Drug discovery team lead talks to Drew students about the process
November 2022 – Drew University students, faculty, and staff recently had the opportunity to hear from Dr. Dafydd Owen, senior scientific director of medicinal chemistry at Pfizer, who led the company’s PAXLOVID drug discovery team.
The event, The Discovery of PAXLOVID for the Treatment of COVID-19, was supported by Drew’s Research Institute for Scientist Emeriti (RISE) program, which allows undergraduate students to work on research projects with retired professional scientists in support of a new generation of student researchers.
Dr. Owen and the Pfizer team received the 2022 ACS Heroes of Chemistry Award for the discovery and development of the drug PAXLOVID, used in the acute treatment of COVID-19 patients.
In his talk, Dr. Owen thoroughly detailed the extremely relevant and complex project. He took the audience through a background on drug treatment of viral diseases; the close relationship between the viruses of SARS-CoV-1, MERS, and SARS-CoV-2; and how the main protease in the latter serves a vital function in viral replication, hence becaming the target protein for the project.
Owen acknowledged the important work of structural biology in supplying information for the appropriate modifications and emphasized the rapidly scalable synthesis of the molecules made in the lab.
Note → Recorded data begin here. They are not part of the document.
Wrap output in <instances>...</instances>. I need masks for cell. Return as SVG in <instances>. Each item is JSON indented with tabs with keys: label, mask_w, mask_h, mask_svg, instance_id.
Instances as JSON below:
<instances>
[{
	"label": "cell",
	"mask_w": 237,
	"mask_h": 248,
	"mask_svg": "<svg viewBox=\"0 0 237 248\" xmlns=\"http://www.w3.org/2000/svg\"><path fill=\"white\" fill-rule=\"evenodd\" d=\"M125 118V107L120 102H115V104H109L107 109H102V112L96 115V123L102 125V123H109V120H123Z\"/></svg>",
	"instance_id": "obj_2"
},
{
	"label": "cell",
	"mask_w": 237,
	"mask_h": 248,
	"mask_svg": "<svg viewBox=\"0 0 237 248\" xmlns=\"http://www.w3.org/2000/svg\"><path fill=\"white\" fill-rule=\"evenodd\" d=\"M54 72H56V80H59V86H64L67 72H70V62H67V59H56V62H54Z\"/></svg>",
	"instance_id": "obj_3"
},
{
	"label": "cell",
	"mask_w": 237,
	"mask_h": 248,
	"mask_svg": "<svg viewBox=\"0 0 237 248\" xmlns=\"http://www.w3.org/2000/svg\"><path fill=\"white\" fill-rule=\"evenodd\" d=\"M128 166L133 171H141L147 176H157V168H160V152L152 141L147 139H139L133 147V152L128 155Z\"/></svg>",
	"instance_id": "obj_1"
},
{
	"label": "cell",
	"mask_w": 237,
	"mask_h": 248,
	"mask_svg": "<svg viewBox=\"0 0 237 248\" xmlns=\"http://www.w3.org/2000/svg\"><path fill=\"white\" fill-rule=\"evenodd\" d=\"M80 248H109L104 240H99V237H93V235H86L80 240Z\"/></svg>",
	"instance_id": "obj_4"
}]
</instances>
Moreover, he gave importance to the combined efforts of biologists and toxicologists who tested the many precursors of PAXLOVID and were later able to prove the selectivity of the drug to the main protease in SARS-CoV-2 through cellular assays and advance to clinical trials.
Lastly, Dr. Owen highlighted the success of the drug in the treatment of COVID-19 patients, even with the constraints of conducting research during a pandemic and the record-breaking time to develop the medicine in 21 months compared to the industry average of 13 years.
After the talk, Owen took questions from the audience regarding PAXLOVID’s metabolism in the body; its combined prescription with ritonavir, which allows for a more intense and effective treatment of COVID-19; and the limited possibilities of SARS-CoV-2 developing resistance to the drug through genomic mutations.